This is quite an embarrassing revelation, but I believe that it is time to come clean.
I have only just discovered the difference between a Monstera and a Philodendron.
Shocking, I know.
For almost two years now I have been babbling on about amazing mid-century modern style and plants that are iconic to this style. One of these plants that I have frequently mentioned is Monstera deliciosa or Fruit Salad Plant. They look great with their large glossy green leaves and their sprawling form that create an amazing feature to a mid-century courtyard.
Monstera this, Monstera that.
Until my lovely wife Amy finally pointed out that a plant I was drooling over was actually something different!
So what is a Monstera?
Monstera deliciosa is also known as the ‘Split-leaf Philodendron’ or even the ‘Swiss Cheese Plant’. These common names are a great pointer towards identifying this great plant.
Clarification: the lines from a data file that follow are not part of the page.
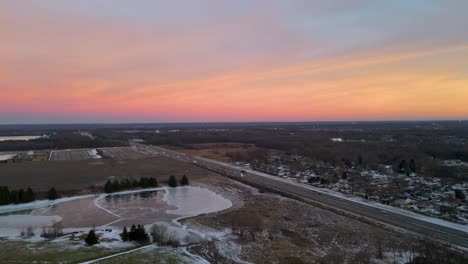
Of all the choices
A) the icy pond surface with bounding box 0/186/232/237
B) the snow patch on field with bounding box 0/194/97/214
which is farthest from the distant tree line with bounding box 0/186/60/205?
the icy pond surface with bounding box 0/186/232/237

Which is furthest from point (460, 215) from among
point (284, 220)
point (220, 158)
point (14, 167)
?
point (14, 167)

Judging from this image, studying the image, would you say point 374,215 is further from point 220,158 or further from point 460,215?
point 220,158

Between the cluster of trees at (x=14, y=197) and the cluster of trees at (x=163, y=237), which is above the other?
the cluster of trees at (x=14, y=197)

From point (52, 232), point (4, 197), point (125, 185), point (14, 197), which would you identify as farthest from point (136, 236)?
point (4, 197)

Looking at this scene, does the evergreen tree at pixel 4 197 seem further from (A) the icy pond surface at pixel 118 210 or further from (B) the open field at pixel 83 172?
(B) the open field at pixel 83 172

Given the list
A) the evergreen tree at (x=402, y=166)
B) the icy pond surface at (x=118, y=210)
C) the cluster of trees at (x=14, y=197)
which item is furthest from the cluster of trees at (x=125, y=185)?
the evergreen tree at (x=402, y=166)

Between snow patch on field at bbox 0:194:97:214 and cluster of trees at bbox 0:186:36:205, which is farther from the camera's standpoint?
cluster of trees at bbox 0:186:36:205

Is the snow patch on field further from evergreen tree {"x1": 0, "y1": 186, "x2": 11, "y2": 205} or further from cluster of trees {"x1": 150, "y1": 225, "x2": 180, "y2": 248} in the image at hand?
cluster of trees {"x1": 150, "y1": 225, "x2": 180, "y2": 248}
The leaves do in fact have holes in them!
So what is this other plant that I have been mistakenly calling a Monstera?
The other plant is Philodendron bipinnatifidum or ‘Tree Philodendron’. While the large glossy green leaves are very similar to the Monstera, they do not have any holes but long deep lobes.
So why does this matter?
I guess it doesn’t, as both species are fantastic focal plants for your Australian mid-century garden. Monstera are more of a climbing rambling plant, while Philodendron is an upright shrub.
Both are from warmer climates so they do need a bit of protection from extremes of weather in Melbourne, but otherwise there is no reason why you can’t give them a go in your MCM garden!
And while I won’t be handing back my LA qualifications just yet, at least now I won’t make such a fool of myself with false identification!